In the post about Ten's character arc, what problem does the writer say they had throughout S5?

[start of Text segment]

Over on
elisi 's journal, there have been some fascinating discussions about Ten’s character arc recently, particularly some of his darker aspects like his behaviour at the end of FoB. This sparked off a train of thought rather too lengthy for a comment. It includes quotations and discussion of School Reunion and Family of Blood, among others, but no significant spoilers beyond The Eleventh Hour and even those are of a very general nature.
My problem throughout S5 was I simply couldn’t reconstruct the process in my mind by which Ten become Eleven. He went out fighting to stay exactly as he was, and the assumption seemed to be that he loved his life too much to let it go, though that was barely tenable by the end of EoT. We certainly didn’t see any sense that replying the end of the Time War brought him closure, or signs that he was primed to become the person we see Matt Smith pretending to be.
So, this got me thinking about short-term and long-term memory, and the mechanism we human apes have for filing away memories when we’re done with them, and it isn’t helpful or desirable to have them hitting us on a daily basis. What would it be like if we could live for centuries and have many different bodies and personalities? If we’d evolved those physical powers, how would our brains have adapted to accommodate them?

[end of Text segment]
[start of Extracted material]

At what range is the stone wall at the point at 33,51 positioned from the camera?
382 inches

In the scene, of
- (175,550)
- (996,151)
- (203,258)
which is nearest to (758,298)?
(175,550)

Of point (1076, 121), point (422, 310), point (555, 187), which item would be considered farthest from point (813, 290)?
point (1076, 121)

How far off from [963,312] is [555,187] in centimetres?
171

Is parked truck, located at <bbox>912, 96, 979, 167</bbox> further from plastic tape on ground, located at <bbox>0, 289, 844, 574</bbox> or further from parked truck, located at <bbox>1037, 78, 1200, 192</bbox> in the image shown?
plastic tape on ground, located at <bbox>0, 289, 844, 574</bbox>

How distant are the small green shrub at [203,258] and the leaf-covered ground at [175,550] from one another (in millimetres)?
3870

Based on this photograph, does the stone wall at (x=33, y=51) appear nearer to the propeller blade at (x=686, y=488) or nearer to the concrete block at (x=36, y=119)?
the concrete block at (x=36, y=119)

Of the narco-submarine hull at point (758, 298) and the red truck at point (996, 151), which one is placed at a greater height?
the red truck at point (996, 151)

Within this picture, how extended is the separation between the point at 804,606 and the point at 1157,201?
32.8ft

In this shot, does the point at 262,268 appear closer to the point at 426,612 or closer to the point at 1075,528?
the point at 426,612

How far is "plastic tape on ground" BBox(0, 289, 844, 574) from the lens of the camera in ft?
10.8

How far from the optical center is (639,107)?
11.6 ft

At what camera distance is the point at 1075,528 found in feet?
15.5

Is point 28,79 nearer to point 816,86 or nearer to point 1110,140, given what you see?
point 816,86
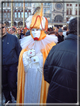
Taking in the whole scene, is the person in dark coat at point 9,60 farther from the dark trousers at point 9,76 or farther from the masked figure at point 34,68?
the masked figure at point 34,68

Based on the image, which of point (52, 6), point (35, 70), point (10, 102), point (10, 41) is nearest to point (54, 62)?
point (35, 70)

[end of Extracted material]

* Result for this task: The writer couldn't reconstruct in their mind the process by which Ten became Eleven.